═══ Provided data ═══

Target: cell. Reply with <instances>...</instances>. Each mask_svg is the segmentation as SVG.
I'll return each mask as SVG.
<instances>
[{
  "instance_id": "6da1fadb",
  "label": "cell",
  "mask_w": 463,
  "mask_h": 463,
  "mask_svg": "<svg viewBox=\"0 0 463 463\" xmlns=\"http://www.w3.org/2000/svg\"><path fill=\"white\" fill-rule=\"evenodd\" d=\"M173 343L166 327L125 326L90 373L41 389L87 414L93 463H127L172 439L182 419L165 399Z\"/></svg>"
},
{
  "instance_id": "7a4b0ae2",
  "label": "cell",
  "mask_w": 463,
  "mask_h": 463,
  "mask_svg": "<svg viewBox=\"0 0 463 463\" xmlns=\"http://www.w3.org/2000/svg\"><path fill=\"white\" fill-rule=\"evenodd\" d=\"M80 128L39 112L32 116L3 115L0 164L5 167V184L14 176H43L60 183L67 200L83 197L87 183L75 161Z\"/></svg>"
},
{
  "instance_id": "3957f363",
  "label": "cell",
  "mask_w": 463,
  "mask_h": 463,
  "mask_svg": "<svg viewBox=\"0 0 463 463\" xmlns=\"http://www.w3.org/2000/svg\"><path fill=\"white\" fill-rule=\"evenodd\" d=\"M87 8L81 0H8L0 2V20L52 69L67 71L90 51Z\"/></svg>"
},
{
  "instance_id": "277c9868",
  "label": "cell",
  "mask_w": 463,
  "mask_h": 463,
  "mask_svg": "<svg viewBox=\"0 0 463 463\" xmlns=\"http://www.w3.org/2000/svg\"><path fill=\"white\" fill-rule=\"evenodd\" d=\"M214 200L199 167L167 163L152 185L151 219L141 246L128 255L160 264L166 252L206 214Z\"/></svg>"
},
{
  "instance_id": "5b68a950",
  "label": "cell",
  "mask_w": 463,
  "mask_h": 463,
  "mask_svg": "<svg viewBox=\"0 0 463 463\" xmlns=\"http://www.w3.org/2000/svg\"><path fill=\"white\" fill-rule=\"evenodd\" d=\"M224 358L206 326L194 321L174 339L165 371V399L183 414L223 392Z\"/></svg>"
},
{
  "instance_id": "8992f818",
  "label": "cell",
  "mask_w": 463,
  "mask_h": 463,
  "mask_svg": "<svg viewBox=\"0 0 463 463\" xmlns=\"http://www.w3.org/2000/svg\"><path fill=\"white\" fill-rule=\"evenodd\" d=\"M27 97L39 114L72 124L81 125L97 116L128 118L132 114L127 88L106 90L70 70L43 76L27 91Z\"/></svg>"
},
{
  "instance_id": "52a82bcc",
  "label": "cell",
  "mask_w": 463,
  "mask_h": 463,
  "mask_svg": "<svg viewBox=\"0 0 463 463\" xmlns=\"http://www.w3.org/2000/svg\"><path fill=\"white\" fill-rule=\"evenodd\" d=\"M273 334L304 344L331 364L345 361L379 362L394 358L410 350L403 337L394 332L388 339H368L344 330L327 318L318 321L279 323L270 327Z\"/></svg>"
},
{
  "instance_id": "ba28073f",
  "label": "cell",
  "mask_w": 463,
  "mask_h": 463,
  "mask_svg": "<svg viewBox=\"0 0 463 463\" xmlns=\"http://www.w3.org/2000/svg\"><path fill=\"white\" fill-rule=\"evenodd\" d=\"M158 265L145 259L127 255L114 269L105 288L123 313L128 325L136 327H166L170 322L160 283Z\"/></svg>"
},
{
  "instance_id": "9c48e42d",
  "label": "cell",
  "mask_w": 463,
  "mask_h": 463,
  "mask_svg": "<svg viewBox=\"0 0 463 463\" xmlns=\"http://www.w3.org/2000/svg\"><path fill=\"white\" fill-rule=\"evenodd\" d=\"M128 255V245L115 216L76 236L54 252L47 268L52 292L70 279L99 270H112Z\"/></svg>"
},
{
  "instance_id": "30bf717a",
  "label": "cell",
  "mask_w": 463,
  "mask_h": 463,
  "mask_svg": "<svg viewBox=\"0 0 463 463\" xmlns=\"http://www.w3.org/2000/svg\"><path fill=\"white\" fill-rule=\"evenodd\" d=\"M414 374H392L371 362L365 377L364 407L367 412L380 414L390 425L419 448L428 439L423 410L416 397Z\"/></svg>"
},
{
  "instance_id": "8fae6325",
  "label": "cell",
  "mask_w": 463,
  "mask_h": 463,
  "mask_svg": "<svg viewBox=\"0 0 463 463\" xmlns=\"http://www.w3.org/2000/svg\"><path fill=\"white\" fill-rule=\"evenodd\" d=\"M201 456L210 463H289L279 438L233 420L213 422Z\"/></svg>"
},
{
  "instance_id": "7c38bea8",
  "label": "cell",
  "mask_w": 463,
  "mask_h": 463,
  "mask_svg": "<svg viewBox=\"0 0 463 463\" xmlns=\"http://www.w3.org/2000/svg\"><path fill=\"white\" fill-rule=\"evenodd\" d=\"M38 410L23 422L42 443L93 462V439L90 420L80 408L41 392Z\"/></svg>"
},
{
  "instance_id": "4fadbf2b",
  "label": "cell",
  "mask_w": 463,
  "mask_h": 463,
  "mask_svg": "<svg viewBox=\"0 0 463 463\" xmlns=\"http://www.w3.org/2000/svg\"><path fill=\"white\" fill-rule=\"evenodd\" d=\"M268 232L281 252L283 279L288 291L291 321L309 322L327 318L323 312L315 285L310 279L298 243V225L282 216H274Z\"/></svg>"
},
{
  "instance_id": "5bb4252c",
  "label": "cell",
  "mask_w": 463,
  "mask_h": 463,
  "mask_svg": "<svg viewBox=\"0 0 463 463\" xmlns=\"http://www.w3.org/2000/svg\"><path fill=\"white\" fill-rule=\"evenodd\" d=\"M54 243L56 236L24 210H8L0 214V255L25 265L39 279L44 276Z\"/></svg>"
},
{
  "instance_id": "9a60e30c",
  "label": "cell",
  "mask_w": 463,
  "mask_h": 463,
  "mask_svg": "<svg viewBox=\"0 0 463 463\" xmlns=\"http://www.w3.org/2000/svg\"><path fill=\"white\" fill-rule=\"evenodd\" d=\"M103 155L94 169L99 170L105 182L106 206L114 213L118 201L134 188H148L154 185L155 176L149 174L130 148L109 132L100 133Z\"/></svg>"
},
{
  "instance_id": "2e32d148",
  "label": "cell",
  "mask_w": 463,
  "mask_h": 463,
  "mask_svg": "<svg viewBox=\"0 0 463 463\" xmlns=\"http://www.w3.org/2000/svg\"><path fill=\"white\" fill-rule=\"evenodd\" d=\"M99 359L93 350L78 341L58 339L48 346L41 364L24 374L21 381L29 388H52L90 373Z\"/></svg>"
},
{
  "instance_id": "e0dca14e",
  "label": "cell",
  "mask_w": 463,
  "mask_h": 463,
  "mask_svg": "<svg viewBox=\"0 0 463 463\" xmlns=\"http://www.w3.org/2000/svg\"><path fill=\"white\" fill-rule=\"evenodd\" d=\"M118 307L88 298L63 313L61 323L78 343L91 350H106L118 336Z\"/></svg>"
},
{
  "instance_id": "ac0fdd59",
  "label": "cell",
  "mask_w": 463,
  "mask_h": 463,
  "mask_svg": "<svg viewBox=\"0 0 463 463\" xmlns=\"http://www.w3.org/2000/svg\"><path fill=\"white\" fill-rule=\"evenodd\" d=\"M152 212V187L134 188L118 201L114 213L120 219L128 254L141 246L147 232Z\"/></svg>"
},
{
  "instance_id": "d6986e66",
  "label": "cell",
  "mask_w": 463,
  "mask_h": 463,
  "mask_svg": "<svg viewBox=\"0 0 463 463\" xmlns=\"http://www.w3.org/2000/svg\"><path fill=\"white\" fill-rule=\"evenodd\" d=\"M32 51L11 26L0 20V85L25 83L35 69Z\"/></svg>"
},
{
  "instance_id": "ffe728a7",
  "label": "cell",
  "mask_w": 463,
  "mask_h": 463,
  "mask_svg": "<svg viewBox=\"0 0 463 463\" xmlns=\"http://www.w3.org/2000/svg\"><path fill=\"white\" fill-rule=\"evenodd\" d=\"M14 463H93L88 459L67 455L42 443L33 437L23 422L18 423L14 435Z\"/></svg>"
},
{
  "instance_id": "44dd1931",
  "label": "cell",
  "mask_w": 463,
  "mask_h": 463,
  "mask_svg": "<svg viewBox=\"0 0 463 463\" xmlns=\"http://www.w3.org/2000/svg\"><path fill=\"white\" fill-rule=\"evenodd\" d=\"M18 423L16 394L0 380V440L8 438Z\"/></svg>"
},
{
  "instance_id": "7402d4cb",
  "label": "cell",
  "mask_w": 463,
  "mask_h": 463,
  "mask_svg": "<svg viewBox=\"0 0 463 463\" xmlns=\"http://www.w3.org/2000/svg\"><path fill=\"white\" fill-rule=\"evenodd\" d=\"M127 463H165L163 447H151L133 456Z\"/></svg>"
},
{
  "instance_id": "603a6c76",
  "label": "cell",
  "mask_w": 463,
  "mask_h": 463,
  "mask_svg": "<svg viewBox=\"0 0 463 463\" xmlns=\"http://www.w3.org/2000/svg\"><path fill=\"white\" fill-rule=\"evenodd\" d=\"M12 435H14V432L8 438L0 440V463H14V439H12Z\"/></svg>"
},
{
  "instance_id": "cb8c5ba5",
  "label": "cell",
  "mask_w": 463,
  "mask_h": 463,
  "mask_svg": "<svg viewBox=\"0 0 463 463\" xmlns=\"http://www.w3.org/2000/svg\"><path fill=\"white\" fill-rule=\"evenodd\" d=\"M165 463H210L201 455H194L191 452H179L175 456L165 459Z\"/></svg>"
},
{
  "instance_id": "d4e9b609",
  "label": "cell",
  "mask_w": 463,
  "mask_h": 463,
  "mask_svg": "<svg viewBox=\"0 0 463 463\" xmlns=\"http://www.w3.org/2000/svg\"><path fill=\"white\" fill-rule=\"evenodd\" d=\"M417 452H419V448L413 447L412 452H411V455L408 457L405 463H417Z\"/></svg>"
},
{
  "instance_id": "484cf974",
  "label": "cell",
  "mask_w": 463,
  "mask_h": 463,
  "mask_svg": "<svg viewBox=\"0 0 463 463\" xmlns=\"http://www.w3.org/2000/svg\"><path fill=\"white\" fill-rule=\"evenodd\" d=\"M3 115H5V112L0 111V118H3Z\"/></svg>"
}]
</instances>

═══

## Task prompt
Find every line in the records above that contains the string "instances", and copy each of those lines in full.

## Exercise solution
Target: cell. Reply with <instances>...</instances>. Each mask_svg is the segmentation as SVG.
<instances>
</instances>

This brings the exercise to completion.